Trecho:

========================================

Todas as invenções vistas até agora são criativas, persuasivas, elegantes e inspiradoras, mas tiveram êxito porque também funcionam bem, o que decorre do uso adequado do aspecto técnico. O teto em forma de velas de barco da Sydney Opera House exigiu maestria dos engenheiros, e a parte externa do Guggenheim de Bilbao, recoberta de titânio, só foi possível com a ajuda de sofisticados projetos feitos em computador. Além disso, o “pretinho básico” fez sucesso porque Chanel inovou no uso de um tecido sintético, o jérsei. Quem observa a tela Primeira Comunhão, de 1895, encontra sinais de uma técnica extraordinária, como revelam as camadas de branco no vestido na menina. Quem é o autor? Pablo Picasso, que aos 14 anos já dominava as técnicas artísticas convencionais. Vejamos o caso de Guernica, pintada por ele em 1937 para registrar o ataque aéreo dos nazistas à cidade basca de mesmo nome. Há poucos aspectos convencionais nessa pintura, considerada uma das manifestações antiguerra mais famosas da arte moderna. Picasso, que nessa época já tinha fama de ser um dos artistas mais influentes do século 20, não se deteve na técnica convencional e usou seu talento para ampliar os limites da arte.


É preciso aprender a experimentar

Como alguém passa da condição de bom executor à de profissional brilhante? O que separa a competência técnica da verdadeira inovação? A coragem de experimentar. Certas experiências ocorrem na mente (como o processo no planejamento estratégico, no qual os estrategistas imaginam e projetam novos cenários) e algumas se transformam em protótipos físicos. Outras experiências ocorrem no mundo real, como é o caso da Ikea. Quando começou, o ousado fundador da empresa, Ingvar Kamprad, tinha apenas uma idéia geral de como seria a revolucionária abordagem de marca em relação à fabricação de móveis. Quase todos os elementos de seu hoje lendário modelo de negócio surgiram com o tempo, a partir da resposta experimental a problemas urgentes. A liberdade de ação dos clientes, por exemplo, tornou-se elemento central da estratégia da Ikea quase por acaso, quando consumidores frustrados invadiram o depósito diante da falta de funcionários para atendê-los. O gerente da loja percebeu as vantagens da iniciativa e sugeriu sua incorporação.

========================================

Tarefa:
Continue o trecho sobre técnica e experimentação na inovação a partir da última frase apresentada. A listagem a seguir não tem relação com o trecho.

Dados brutos:
========================================

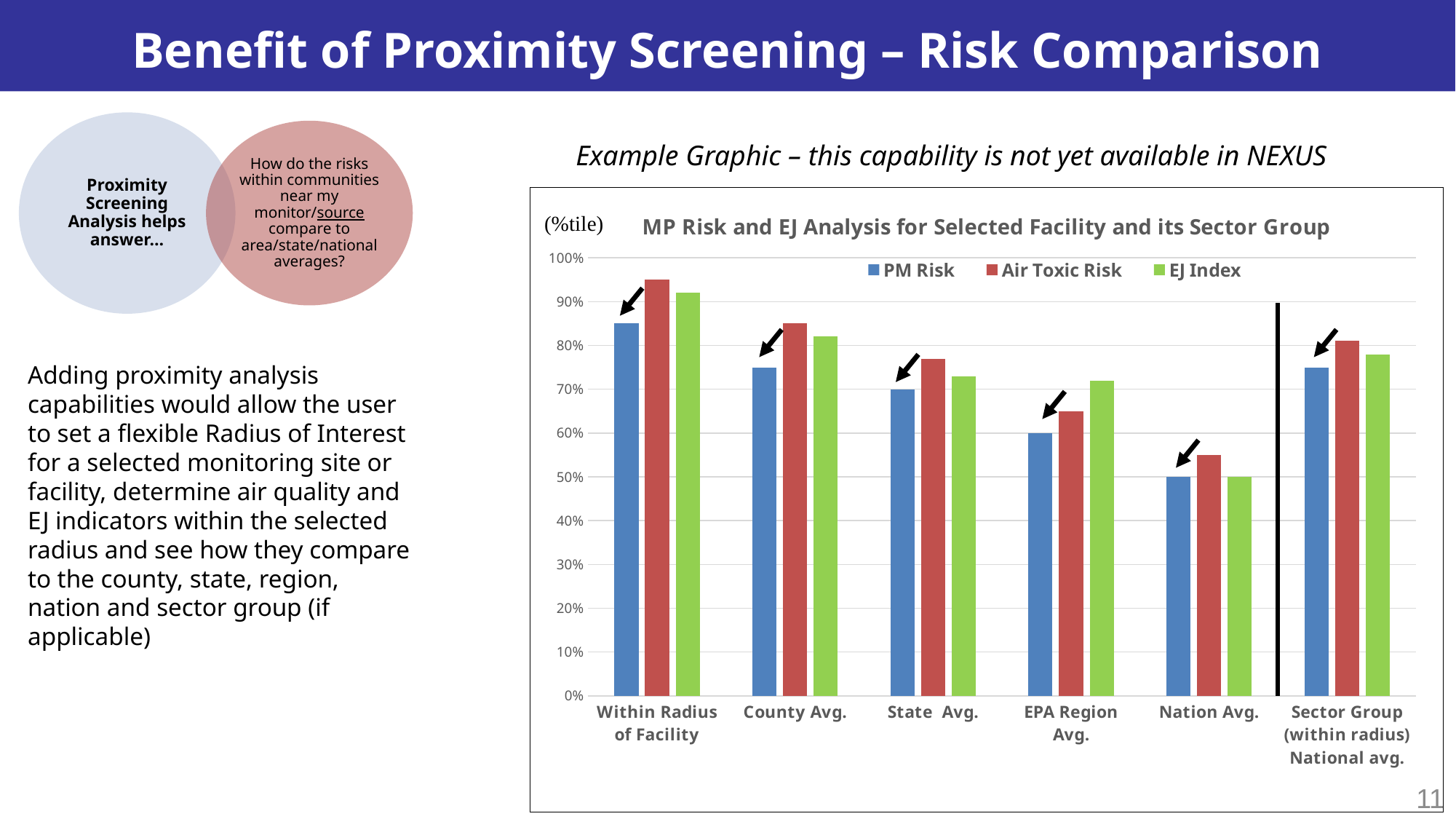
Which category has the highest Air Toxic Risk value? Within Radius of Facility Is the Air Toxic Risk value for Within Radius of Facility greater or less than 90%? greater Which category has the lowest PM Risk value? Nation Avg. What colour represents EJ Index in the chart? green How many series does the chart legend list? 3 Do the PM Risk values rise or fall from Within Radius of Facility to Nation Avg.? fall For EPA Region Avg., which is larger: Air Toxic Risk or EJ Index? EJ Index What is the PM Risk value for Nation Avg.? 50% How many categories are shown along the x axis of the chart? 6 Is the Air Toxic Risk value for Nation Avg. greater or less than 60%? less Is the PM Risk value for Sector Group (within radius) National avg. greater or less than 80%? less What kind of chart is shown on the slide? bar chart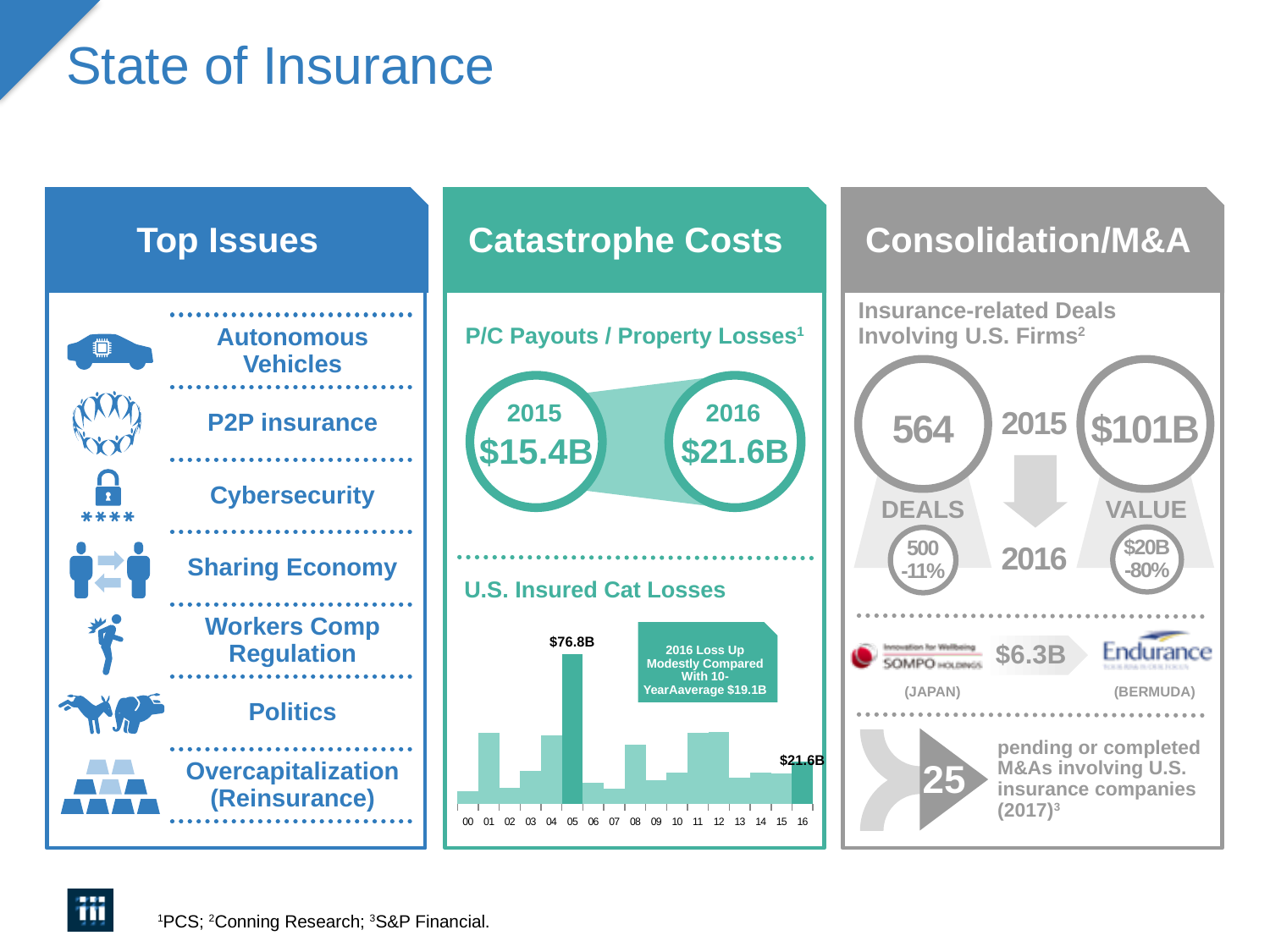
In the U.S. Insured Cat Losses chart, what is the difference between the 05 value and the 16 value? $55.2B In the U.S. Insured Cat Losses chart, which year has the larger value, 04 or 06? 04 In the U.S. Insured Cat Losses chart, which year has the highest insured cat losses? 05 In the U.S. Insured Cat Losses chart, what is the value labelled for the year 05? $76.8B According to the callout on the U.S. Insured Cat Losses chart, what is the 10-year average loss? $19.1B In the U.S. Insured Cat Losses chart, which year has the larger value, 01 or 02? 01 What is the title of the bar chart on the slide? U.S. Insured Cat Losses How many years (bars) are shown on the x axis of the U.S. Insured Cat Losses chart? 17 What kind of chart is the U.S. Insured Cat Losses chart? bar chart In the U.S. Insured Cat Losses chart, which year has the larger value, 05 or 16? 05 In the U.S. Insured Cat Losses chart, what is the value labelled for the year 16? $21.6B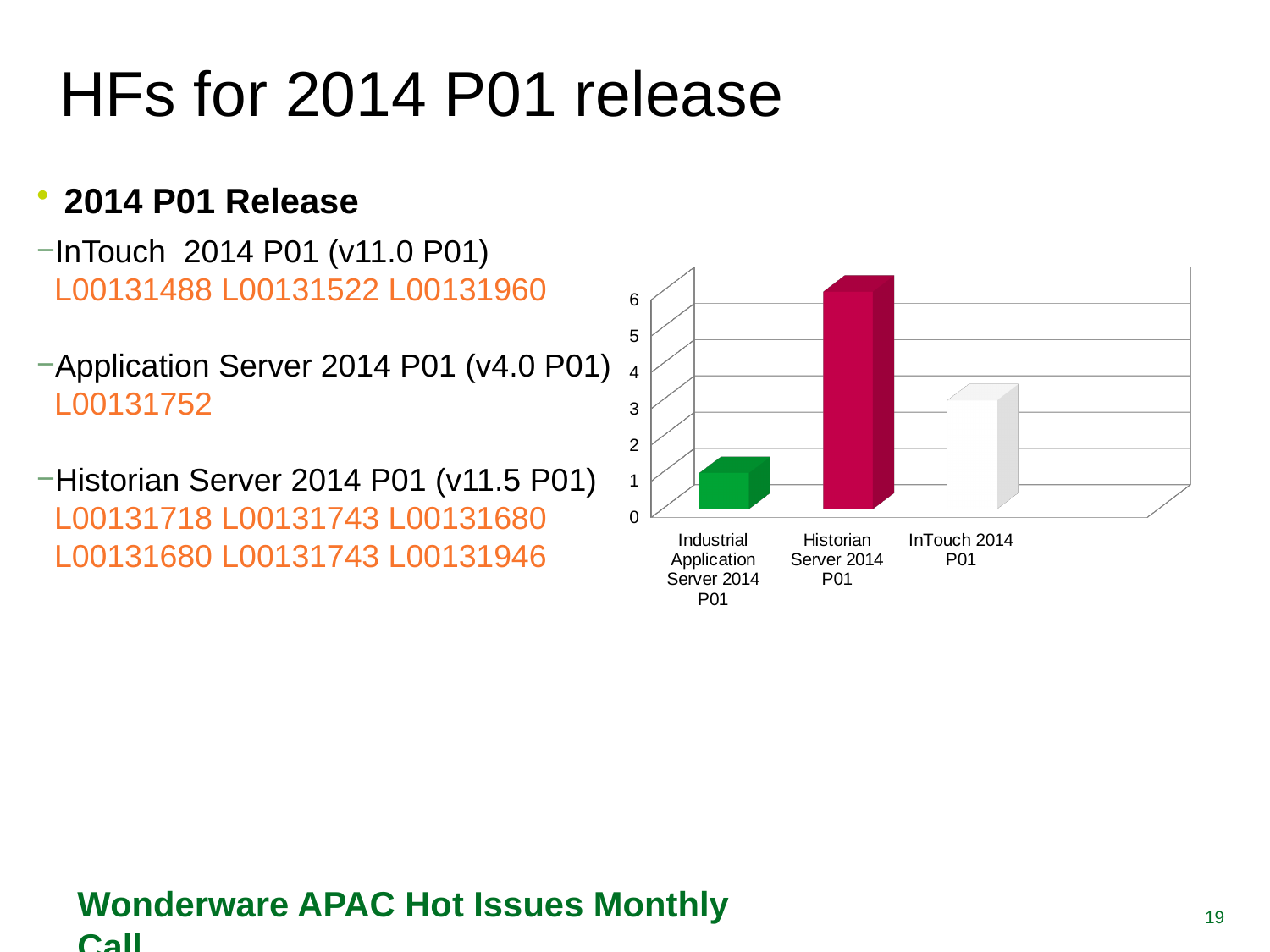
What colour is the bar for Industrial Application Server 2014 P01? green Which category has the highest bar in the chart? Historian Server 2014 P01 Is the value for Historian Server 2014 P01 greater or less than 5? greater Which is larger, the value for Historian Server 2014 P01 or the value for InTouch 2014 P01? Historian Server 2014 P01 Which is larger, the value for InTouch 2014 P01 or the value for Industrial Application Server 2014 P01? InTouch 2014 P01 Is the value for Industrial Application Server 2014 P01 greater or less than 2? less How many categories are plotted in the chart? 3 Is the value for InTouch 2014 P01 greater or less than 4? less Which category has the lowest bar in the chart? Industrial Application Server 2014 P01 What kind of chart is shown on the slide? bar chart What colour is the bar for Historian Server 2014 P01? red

========================================

Resposta:
As discussões não precisam ser fechadas

A imagem de um gênio solitário trabalhando em sua oficina é um mito comum na arte, arquitetura e ciência, e também no mundo dos negócios. O design mostra o valor de incluir perspectivas múltiplas no processo de criação, transformando-o em uma troca. Quanto mais complexo o desafio do design, maiores os benefícios de contar com perspectivas e vozes múltiplas. Vejamos o complexo e político processo de planejamento urbano, sobretudo no movimento chamado “novo urbanismo”, que surgiu das experiências de empreendedores e arquitetos da inovadora área de Seaside, na Flórida. O que distingue o novo urbanismo de outros movimentos arquitetônicos é a ênfase na participação ampla, concretizada na forma de charrettes –discussões interativas de longa tradição no mundo da arte e da arquitetura. Derivadas do termo francês que designa “pequenos veículos”, as charrettes eram usadas no século 19, na primeira escola oficial de arquitetura, a École des Beaux-Arts de Paris. Conforme os alunos avançavam nos estudos, seus projetos eram instalados em pequenos carros, nos quais os autores saltavam a fim de dar os retoques finais. O processo adotado no novo urbanismo se baseia em quatro princípios: desde o início, envolver qualquer pessoa que possa construir, usar, vender, aprovar ou reprovar o projeto; atuar de maneira conjunta e multifuncional (reunindo arquitetos, planejadores, engenheiros, economistas, especialistas em mercado, cidadãos, autoridades); aproveitar e dar retorno rápido; e não esquecer os detalhes. Acredito que o sistema oferece uma alternativa importante ao tradicional processo de planejamento estratégico ao convidar o sistema todo para participar e ao incluir o conhecimento local na discussão.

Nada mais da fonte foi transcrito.